Of course, a trip back home is always a joyful experience, but one would have thought that there is a much bigger world to be seen, with its different cultures, cuisine, geographical features and so many more. Why should our experience of the Great Wall of China, the Great Barrier Reef, the Grand Canyon and a host of wonderful attractions all the world over be limited to what we read in our geography class back in school and what we see on television? Surely if one has the means to explore the world, one must make the very best of it? It should be a human, not European or American, trait to want to see other parts of the world.

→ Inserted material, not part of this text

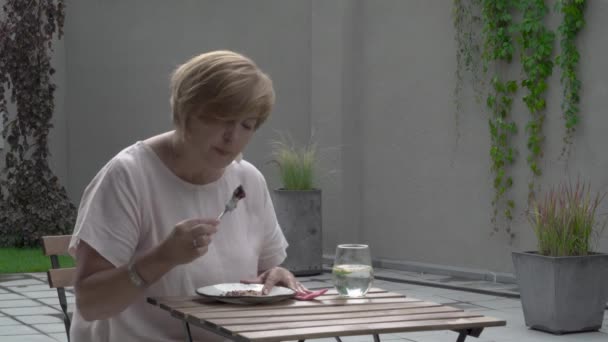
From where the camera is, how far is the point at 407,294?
6227mm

So dear boga, next time you book your holiday at work, try something new. Put Accra on hold. Get an Atlas and explore your options, and then sail/fly off to explore other parts of the world without feeling you are engaging in a bout of ‘abrofosem’. Seychelles, Mauritius, Goa, Bangkok and Morroco are all nice, I gather. If you have children, give them the opportunities to fertilise their minds. Go on, the world is your oyster. Ghana can always wait, unless of course it is about that funeral or other important event. Remember man shall not live by cement blocks and the latest car or flat screen TV alone. It pays to broaden the mind by exploring the world. You need proper rest away from everyone and everything, just lazing about without a care in the world, with your mobile phone firmly switched off, alone in your lovely cocoon, even if only for two weeks.



Travel and see, they say. And they don’t just mean a direct return flight from Amsterdam or New York or London to Accra all the time.



The writer is the author of Abrokyir Nkomo: Reflections of A Ghanaian Immigrant, which was published in June 2009.